Diese Ziele verfolgt BRICS – Nicht alle Mitglieder sind an Bord

Dabei scheint die Message, die der neue Gipfel an den Westen senden soll, klar: Russland ist nicht isoliert. Außerdem hatte BRICS sich erst kürzlich erweitert. Zu den Gründungsmitgliedern Brasilien, Russland, Indien und China kamen die Vereinigten Arabischen Emirate, Südafrika, Ägypten, Äthiopien und der Iran. Türkei, NATO-Mitglied, ist interessiert und nimmt ebenfalls in Kasan teil.
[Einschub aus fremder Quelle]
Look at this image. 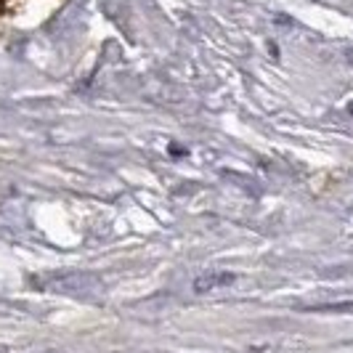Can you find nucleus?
Instances as JSON below:
<instances>
[{
    "instance_id": "nucleus-1",
    "label": "nucleus",
    "mask_w": 353,
    "mask_h": 353,
    "mask_svg": "<svg viewBox=\"0 0 353 353\" xmlns=\"http://www.w3.org/2000/svg\"><path fill=\"white\" fill-rule=\"evenodd\" d=\"M234 274L231 271H205V274H199L194 282V292H212V290H221V287H229L234 284Z\"/></svg>"
}]
</instances>
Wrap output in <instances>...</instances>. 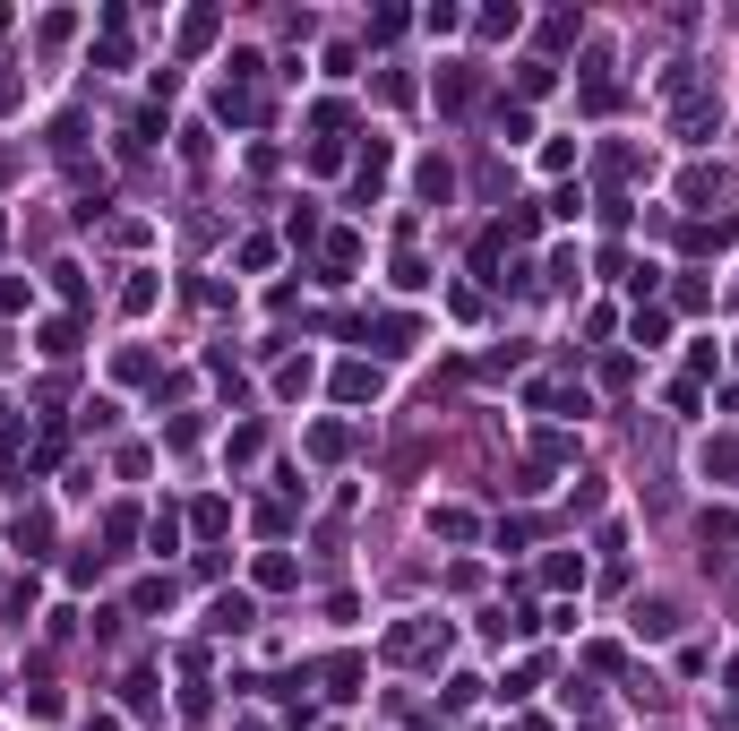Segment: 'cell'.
I'll return each mask as SVG.
<instances>
[{
    "mask_svg": "<svg viewBox=\"0 0 739 731\" xmlns=\"http://www.w3.org/2000/svg\"><path fill=\"white\" fill-rule=\"evenodd\" d=\"M387 654H404V663H430V654H447V628L413 620V628H396V637H387Z\"/></svg>",
    "mask_w": 739,
    "mask_h": 731,
    "instance_id": "1",
    "label": "cell"
},
{
    "mask_svg": "<svg viewBox=\"0 0 739 731\" xmlns=\"http://www.w3.org/2000/svg\"><path fill=\"white\" fill-rule=\"evenodd\" d=\"M344 439H353L344 422H318V430H310V448H318V456H344Z\"/></svg>",
    "mask_w": 739,
    "mask_h": 731,
    "instance_id": "4",
    "label": "cell"
},
{
    "mask_svg": "<svg viewBox=\"0 0 739 731\" xmlns=\"http://www.w3.org/2000/svg\"><path fill=\"white\" fill-rule=\"evenodd\" d=\"M439 104H473V69H447V78H439Z\"/></svg>",
    "mask_w": 739,
    "mask_h": 731,
    "instance_id": "3",
    "label": "cell"
},
{
    "mask_svg": "<svg viewBox=\"0 0 739 731\" xmlns=\"http://www.w3.org/2000/svg\"><path fill=\"white\" fill-rule=\"evenodd\" d=\"M336 396H344V405H361V396H379V370H370V362H344V370H336Z\"/></svg>",
    "mask_w": 739,
    "mask_h": 731,
    "instance_id": "2",
    "label": "cell"
}]
</instances>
Vor allem mit den Neuzugängen zeigte BRICS zunehmend die Schwerpunkte, die das Staatenbündnis gelegt hat. Es will eine „multipolare Weltordnung“ schaffen, in der ein wirtschaftliches und politisches Gleichgewicht herrscht. Angesichts dessen, dass eben auch der Iran und Russland dabei eine Rolle spielen, würde das übersetzt im Schnitt ein Minus an Demokratie und ein Plus an Diktatur bedeuten. Viele der Mitglieder eint dabei vor allem eine antiwestliche, antiamerikanische Haltung.

Hier tut sich jedoch die Schwäche des Bündnisses auf: Damit sind nicht alle Mitglieder an Bord.
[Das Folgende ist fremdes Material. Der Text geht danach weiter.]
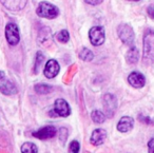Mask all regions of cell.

BRICS als Konter für westliche Sanktionen – Probleme gibt es trotzdem

Die ökonomische Stärke des Bündnisses ist nicht von der Hand zu weisen. Mit den Neuzugängen vereinen die BRICS-Nationen rund 37 Prozent der globalen Wirtschaft auf sich. Rund die Hälfte der Weltbevölkerung lebt in BRICS-Staaten.

Die Meinungen der Mitglieder gehen allerdings schwer auseinander. Brasilien zum Beispiel sieht sich als Vertreter des globalen Südens und strebt eine neutrale Linie an. Das Land will es sich weder mit Russland noch mit dem Westen verscherzen, warnt aber vor einer zu schnellen Expansion des BRICS-Bündnisses, aus Sorge davor, dass der eigene Einfluss dadurch schwindet. Eine entsprechende Analyse hatte das IISS geteilt.

Für Russland ist BRICS vorrangig ein Zeichen dafür, dass die Mühen des Westens, das Land zu isolieren, fehlgeschlagen sind. Außerdem will es ökonomische Bande zwischen den BRICS-Mitgliedern sowie seine Stellung im globalen Süden stärken. Gleichzeitig aber hatte es in der jüngeren Vergangenheit Probleme zwischen Russland und den Banken aus mehreren BRICS-Ländern gegeben, darunter China und die VAE.

Länderbündnis mit Konfliktpotenzial – Kann BRICS den Westen überholen?

Indien wiederum blickt mit einigem Misstrauen auf Chinas Einfluss im Pazifik und arbeitet teils direkt gegen den BRICS-Partner. Das Land ist für eine Erweiterung des Bündnisses, allerdings sieht die IISS als Grund dafür eher Indiens Hoffnung, den chinesischen Einfluss dadurch schrumpfen zu lassen.

Für China steht die Schaffung eines Gegengewichts zu den westlichen G7 im Vordergrund. Das „Reich der Mitte“ will seine Abhängigkeit vom europäischen Markt verringern. Die Neuzugänge, darunter Ägypten und der Iran, zeigen einen wachsenden Einfluss auf der Südhalbkugel. Gleichzeitig bringen sie ein gewisses Risiko mit in das Bündnis. Laut dem Thinktank IISS kann BRICS ihre grundsätzlichen Probleme jedoch nicht lösen. „Diese Kräfte aus dem Mittleren Osten werden sowohl köchelnde Rivalitäten als auch hohe Erwartungen mitbringen“, hieß es in einer Analyse des IISS.

Und wie sieht es im Westen aus? Die G7-Staaten sind politisch und wirtschaftlich wesentlich geeinter als BRICS und prüfen gerade die Aufnahme von weiteren westlich gesinnten Schwergewichten. Darunter befinden sich etwa Südkorea und Australien. Auch steht bereits die Aufnahme der EU als Ganzes zur Debatte – die Europäische Kommission hat einen Beobachterstatus.